Che rapporto ha con il denaro?
Un rapporto distorto rispetto alla collettività credo. Perché ho la fortuna per quello che mi piace fare di averne a sufficienza. Per cui è un rapporto non molto attento per quanto c’è un rispetto profondo per il denaro ma che comunque è stato guadagnato non è stato vinto all’Enalotto e quindi lo uso per quello che serve a me e alle persone che sono care e talvolta per le cose che reputo importanti.
Che rapporto ha con il suo passato?
Eccellente anche perché è il padre del mio presente.
Che cos’è che non rifarebbe?
Niente anche perché sono pure speculazioni mentali. Ci possono essere delle cose che avrei potuto non fare ma se le ho fatte in quella circostanza era perché o ero sufficientemente stupido, fragile o inesperto. Fatto sta che avendole fatte sono poi arrivato a oggi a essere così. Quindi nel bene o nel male tutto torna utile e tutto fa brodo.
Il suo più bel ricordo?
Sono tanti, ricordi belli ne ho parecchi. Sono generalmente legati agli affetti e alla mia famiglia.
Qual è la raccomandazione che fa più spesso ai suoi figli?
A quelli piccoli più che “non metterti in bocca il pupazzetto” non posso dire. Quelli più grandi li invito il più possibile a cercare di non farsi addomesticare.
I suoi progetti più immediati?
Le vacanze con la famiglia, questo è il progetto più immediato.

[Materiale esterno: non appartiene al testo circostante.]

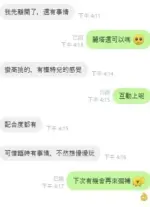 新北定點茶-麗塔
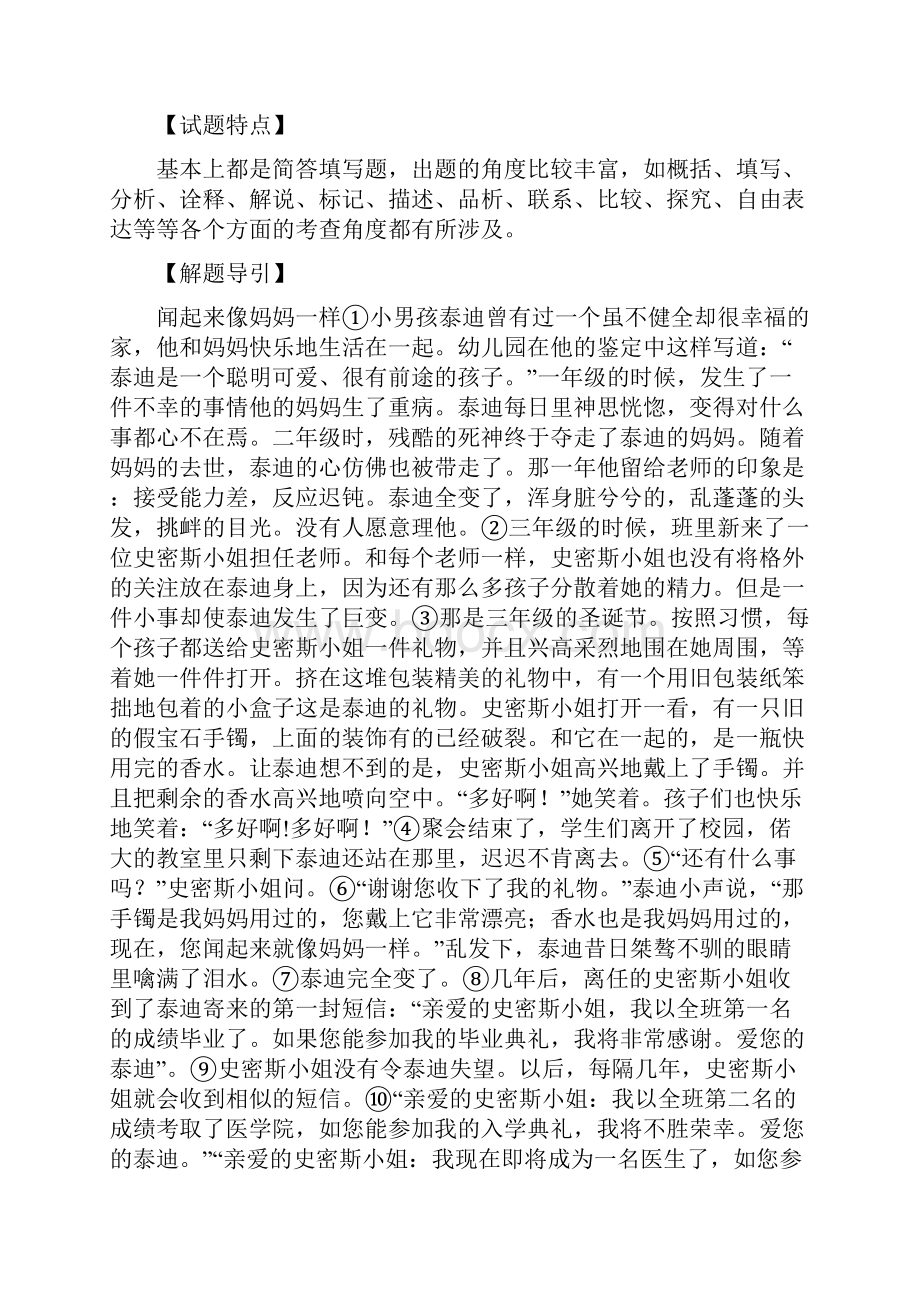 初中语文记叙文阅读题及答案.docx_第2页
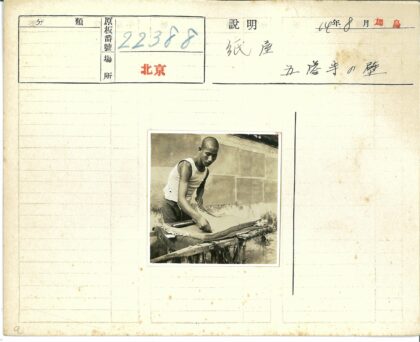 户外无袖衬衫处理织物.jpg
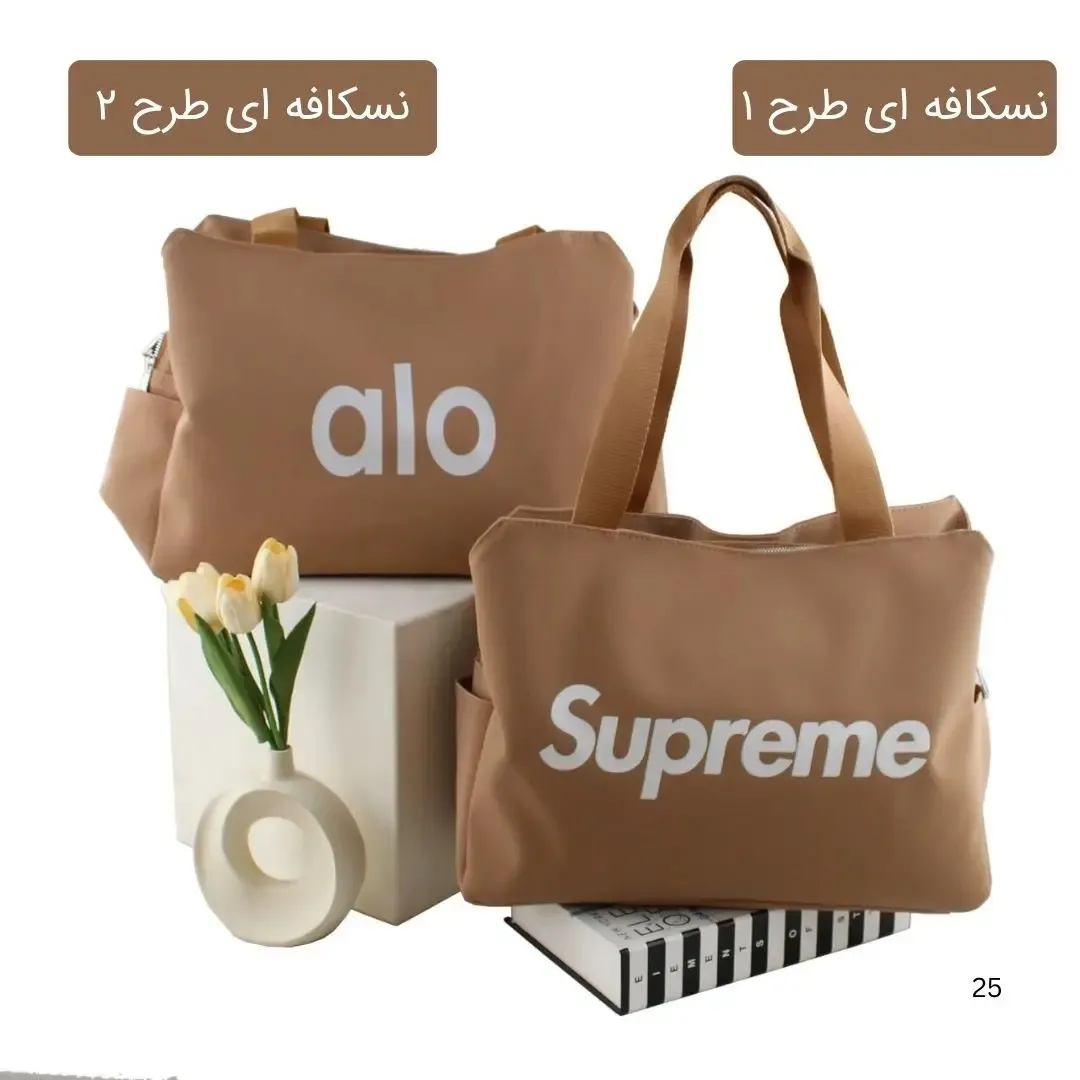 کیف زنانه چرم مصنوعی اسپرت روزمره - Image 5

E poi speriamo di entrare in finale con la squadra di calciotto dove gioco.
Un sogno che vorrebbe realizzare?
Mi piacerebbe che tutti quanti ci rendessimo conto che si sono talmente tante opportunità economiche e tecnologiche per evitare di essere avidi al punto di volerci accaparrare anche quel poco, pochissimo, che spetta a parecchi.
Che consiglio darebbe a un nostro politico?
Di guardare alla collettività come fine e non come mezzo.